Traditionnellement, la jurisprudence exigeait qu’un événement présente trois caractéristiques cumulatives (extériorité, imprévisibilité et irrésistibilité4) pour être considéré comme un cas de force majeure.

 

A l’occasion de la réforme du droit des obligations de 2016 (Ordonnance n° 2016-131 du 10 février 2016 portant réforme du droit des contrats, du régime général et de la preuve des obligations), le législateur a introduit, au premier alinéa de l’article 1218 du Code civil, une définition légale de la force majeure :

 

« Il y a force majeure en matière contractuelle lorsqu’un événement échappant au contrôle du débiteur, qui ne pouvait être raisonnablement prévu lors de la conclusion du contrat et dont les effets ne peuvent être évités par des mesures appropriées, empêche l’exécution de son obligation par le débiteur ».

 

Sur le fond, la définition légale reprend les trois conditions jurisprudentielles cumulatives, même si la terminologie de l’article 1218 du Code civil est légèrement différente.
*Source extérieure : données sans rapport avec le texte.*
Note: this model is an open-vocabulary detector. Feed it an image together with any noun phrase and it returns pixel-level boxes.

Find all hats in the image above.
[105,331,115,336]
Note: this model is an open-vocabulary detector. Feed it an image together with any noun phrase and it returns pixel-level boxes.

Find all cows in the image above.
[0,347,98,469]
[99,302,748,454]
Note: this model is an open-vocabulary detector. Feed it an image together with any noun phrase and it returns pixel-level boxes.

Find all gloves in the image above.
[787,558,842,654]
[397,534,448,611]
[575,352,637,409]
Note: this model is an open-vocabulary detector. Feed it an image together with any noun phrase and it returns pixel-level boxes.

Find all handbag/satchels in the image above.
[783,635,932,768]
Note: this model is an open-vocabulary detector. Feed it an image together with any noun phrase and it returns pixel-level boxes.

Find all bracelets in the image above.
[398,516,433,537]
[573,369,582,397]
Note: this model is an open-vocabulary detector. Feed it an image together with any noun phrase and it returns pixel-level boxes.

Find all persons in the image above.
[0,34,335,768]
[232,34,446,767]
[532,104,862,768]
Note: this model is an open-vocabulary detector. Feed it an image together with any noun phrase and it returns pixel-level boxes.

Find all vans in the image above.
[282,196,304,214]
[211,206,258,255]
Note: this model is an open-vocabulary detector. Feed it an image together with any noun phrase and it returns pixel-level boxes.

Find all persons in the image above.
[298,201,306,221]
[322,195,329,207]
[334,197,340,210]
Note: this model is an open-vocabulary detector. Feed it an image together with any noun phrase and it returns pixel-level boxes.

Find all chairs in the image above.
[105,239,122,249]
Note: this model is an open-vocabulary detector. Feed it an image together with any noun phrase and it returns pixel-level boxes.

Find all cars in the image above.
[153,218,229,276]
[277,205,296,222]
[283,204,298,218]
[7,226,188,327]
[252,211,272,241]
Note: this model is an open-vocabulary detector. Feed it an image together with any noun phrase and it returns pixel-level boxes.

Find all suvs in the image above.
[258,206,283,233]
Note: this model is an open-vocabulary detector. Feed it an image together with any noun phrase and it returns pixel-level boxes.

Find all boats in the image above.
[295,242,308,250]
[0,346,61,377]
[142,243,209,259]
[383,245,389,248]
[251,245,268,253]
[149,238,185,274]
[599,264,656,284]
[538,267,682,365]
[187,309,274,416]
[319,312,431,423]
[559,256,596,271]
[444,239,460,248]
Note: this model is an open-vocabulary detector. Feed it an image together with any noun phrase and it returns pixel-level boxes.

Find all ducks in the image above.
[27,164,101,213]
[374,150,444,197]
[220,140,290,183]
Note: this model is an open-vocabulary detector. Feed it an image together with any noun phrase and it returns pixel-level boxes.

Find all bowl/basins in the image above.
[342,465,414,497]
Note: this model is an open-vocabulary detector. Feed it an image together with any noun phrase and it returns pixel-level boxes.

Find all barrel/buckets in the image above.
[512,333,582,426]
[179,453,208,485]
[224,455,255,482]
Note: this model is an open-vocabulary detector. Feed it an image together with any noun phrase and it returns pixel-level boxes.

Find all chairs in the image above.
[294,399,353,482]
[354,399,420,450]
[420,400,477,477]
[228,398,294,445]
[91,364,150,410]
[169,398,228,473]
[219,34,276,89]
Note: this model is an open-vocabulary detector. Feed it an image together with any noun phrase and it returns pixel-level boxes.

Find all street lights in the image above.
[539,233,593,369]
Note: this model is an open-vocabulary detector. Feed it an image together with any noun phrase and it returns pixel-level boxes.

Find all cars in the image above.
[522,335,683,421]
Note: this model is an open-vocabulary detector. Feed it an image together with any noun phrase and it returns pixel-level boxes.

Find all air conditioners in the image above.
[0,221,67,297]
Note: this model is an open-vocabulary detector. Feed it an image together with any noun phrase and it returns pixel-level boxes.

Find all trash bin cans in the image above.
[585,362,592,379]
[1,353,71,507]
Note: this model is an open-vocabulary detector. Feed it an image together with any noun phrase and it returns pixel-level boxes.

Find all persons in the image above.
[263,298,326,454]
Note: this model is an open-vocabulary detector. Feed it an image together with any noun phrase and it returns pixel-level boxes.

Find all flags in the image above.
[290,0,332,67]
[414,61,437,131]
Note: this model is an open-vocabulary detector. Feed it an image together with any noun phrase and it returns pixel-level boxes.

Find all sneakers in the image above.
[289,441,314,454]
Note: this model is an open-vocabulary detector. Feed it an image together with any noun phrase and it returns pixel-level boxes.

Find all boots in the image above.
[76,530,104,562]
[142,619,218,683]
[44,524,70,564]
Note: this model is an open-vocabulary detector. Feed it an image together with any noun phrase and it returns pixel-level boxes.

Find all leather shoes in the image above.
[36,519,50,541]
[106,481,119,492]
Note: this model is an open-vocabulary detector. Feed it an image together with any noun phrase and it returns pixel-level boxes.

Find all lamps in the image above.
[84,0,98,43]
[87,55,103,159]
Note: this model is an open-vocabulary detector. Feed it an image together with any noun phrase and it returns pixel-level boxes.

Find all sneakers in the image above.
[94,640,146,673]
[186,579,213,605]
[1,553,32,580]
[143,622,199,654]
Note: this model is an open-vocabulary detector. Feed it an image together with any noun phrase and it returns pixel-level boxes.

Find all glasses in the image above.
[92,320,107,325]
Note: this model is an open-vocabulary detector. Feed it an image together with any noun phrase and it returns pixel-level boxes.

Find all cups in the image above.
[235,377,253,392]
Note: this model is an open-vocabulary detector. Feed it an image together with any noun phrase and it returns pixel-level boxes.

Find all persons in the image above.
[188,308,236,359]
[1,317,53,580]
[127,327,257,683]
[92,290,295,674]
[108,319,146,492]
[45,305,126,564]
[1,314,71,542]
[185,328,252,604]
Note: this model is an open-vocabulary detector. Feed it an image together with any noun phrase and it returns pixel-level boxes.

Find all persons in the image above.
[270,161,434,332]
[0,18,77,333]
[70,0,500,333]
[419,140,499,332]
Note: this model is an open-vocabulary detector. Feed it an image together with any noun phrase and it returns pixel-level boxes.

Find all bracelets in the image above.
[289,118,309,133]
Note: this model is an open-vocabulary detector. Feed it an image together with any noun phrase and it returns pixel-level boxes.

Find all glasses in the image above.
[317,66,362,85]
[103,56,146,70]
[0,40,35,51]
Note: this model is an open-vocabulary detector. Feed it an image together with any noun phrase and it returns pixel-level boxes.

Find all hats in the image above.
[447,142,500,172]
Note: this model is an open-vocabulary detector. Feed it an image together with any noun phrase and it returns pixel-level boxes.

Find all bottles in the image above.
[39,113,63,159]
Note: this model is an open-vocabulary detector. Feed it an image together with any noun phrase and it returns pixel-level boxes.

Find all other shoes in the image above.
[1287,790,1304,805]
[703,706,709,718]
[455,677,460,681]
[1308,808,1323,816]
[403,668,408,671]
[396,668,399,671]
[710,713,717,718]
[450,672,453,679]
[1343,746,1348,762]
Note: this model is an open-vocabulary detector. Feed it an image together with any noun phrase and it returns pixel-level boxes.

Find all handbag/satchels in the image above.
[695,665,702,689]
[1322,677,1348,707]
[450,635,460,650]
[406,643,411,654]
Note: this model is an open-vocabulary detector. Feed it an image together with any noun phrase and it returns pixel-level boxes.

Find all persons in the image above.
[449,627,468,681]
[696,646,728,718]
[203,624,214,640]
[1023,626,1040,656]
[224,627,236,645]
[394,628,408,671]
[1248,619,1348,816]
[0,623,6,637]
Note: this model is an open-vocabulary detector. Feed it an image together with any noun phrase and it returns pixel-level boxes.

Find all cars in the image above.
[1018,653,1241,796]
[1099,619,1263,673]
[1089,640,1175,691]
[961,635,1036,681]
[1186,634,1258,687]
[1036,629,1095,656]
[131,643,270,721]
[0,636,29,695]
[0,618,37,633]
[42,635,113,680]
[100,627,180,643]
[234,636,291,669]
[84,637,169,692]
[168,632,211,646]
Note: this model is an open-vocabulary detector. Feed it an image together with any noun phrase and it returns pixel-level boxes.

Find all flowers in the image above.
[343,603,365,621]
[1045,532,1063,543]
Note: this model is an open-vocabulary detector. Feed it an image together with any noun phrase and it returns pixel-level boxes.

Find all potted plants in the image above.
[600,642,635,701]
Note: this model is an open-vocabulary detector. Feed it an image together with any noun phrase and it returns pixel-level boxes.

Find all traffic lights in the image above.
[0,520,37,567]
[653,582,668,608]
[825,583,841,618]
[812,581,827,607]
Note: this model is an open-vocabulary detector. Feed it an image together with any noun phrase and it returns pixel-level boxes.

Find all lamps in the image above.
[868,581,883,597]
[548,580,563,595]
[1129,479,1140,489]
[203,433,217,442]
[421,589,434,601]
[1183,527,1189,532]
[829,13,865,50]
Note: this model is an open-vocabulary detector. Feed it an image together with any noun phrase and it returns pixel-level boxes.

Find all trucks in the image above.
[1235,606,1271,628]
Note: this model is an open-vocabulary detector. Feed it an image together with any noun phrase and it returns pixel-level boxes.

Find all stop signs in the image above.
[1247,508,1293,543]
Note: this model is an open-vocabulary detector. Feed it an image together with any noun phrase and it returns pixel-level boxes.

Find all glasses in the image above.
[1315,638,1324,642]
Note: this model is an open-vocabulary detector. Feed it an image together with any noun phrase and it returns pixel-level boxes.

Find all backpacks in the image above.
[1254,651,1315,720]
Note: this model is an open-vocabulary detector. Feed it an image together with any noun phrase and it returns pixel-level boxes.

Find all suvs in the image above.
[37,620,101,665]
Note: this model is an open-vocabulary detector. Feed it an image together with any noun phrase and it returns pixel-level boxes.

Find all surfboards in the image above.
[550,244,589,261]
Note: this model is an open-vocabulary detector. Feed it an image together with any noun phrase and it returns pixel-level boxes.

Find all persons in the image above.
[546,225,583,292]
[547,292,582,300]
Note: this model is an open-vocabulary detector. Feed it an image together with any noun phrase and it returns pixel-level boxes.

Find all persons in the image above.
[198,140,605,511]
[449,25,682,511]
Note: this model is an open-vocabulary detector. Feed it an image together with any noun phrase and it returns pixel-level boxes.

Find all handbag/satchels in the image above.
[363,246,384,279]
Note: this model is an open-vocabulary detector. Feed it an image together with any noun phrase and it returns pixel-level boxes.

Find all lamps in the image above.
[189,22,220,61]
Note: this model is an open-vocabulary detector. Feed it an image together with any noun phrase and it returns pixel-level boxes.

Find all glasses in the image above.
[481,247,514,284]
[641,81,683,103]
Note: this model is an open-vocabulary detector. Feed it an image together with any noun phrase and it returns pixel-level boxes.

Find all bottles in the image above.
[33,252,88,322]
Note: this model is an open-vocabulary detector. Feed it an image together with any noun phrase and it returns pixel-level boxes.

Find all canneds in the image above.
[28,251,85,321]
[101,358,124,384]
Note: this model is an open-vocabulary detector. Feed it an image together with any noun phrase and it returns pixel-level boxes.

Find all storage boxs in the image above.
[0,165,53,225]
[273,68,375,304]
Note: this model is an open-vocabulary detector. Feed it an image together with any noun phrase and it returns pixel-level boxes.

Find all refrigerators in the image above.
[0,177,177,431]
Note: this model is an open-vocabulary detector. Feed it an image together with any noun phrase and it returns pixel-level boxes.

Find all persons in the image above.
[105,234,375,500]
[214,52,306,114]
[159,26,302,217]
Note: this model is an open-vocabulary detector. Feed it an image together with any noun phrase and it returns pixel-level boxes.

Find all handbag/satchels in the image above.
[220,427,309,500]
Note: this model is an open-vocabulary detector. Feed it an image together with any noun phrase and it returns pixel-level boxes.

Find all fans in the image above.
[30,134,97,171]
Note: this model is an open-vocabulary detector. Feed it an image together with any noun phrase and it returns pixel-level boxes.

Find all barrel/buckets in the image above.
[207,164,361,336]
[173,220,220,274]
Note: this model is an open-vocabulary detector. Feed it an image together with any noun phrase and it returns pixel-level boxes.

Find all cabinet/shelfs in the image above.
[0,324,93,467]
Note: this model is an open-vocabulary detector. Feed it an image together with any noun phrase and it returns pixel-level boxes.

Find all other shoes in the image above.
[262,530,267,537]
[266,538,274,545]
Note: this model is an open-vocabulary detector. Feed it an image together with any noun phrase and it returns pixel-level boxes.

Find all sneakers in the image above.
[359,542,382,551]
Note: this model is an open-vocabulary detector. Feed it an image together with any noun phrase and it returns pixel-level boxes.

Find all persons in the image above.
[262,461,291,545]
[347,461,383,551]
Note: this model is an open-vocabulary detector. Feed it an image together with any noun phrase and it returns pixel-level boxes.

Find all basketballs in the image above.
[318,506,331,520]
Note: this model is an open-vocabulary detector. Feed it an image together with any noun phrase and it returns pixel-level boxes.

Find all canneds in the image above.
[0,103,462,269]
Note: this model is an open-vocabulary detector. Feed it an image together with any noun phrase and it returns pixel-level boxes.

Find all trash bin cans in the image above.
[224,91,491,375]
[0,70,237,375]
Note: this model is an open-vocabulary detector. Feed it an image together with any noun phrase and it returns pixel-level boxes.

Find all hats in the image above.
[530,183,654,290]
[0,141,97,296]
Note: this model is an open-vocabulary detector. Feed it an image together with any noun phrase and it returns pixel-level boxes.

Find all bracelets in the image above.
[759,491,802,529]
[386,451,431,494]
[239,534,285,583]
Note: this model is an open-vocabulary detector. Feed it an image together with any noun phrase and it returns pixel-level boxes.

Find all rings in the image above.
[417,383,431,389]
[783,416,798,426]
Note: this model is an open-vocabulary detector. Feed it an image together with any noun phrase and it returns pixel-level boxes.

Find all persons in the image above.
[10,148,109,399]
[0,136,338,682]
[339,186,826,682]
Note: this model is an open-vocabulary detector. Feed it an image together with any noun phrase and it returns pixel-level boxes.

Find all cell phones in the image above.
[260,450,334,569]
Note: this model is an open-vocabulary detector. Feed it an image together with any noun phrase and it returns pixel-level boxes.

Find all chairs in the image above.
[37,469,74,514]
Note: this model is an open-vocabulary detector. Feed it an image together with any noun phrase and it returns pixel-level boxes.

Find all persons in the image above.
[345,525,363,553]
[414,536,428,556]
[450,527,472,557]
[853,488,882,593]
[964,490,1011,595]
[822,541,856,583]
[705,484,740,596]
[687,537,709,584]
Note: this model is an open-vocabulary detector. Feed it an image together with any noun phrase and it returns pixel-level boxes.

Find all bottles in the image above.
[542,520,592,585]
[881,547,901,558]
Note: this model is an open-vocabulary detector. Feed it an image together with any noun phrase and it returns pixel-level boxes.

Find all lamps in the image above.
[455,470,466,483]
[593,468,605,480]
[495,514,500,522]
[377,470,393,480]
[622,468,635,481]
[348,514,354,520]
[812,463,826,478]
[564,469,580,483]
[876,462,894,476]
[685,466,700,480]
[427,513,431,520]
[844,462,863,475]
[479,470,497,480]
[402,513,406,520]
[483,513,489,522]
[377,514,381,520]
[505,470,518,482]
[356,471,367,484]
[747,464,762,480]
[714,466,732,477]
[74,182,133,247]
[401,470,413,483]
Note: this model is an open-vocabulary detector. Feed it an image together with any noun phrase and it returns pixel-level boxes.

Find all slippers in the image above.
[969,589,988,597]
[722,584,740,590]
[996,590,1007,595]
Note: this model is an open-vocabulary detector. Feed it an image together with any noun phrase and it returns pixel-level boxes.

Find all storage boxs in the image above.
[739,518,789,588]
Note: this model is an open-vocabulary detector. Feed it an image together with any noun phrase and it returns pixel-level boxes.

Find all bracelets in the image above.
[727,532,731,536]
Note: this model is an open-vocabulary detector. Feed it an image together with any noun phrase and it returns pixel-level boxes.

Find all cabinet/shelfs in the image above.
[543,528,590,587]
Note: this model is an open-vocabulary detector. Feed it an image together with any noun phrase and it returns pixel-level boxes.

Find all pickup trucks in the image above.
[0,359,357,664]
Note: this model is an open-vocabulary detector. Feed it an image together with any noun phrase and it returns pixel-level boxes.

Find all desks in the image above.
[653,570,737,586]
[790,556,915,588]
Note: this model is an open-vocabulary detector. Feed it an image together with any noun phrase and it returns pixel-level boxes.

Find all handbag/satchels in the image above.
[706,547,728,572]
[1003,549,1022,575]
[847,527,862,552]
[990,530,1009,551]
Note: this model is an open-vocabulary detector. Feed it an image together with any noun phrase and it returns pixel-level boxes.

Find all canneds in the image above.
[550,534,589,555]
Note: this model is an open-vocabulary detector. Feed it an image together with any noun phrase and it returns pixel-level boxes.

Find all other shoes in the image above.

Ainsi, pour qu’un cas de force majeure soit établi :

  • L’événement doit échapper au contrôledes parties ;
  • L’événement doit être imprévisibleau moment de la conclusion du contrat ;
  • Ses effets ne doivent pas pouvoir être évités par des mesures appropriées et l’exécution du contrat doit être rendue impossiblepar la survenance de l’événement.

 

De plus, si le droit français organise les conditions de la force majeure, il laisse également la possibilité aux parties d’aménager contractuellement leur propre définition.

 

Les aménagements contractuels de la définition légale de la force majeure

 

En principe, les parties à un contrat peuvent adopter leur propre définition de la force majeure. D’une part, elles peuvent convenir qu’un événement donné, quand bien même il ne réunirait pas les conditions légales de la force majeure, sera considéré comme un cas de force majeure.

 

A l’inverse, les parties peuvent décider de réduire le champ de la force majeure en excluant certains événements qui répondent pourtant à la définition légale de la force majeure ou en stipulant des conditions supplémentaires. Ce type de stipulation est, en principe, licite (Cour de cassation, 3ème chambre civile, 7 juin 1989, pourvoi n° 87-19560).

 

En revanche, dans un contrat conclu avec un consommateur, une telle clause pourrait être remise en cause sur le terrain des clauses abusives. En effet, il a été jugé que la clause qui assimile à des cas de force majeure des circonstances qui ne sont pas acceptées comme telles par le droit positif est abusive en ce qu’elle étend les possibilités du professionnel de se désengager de ses obligations (Cour d’appel de Versailles, 22 mai 2005, 3ème chambre civile, n° 03-07266).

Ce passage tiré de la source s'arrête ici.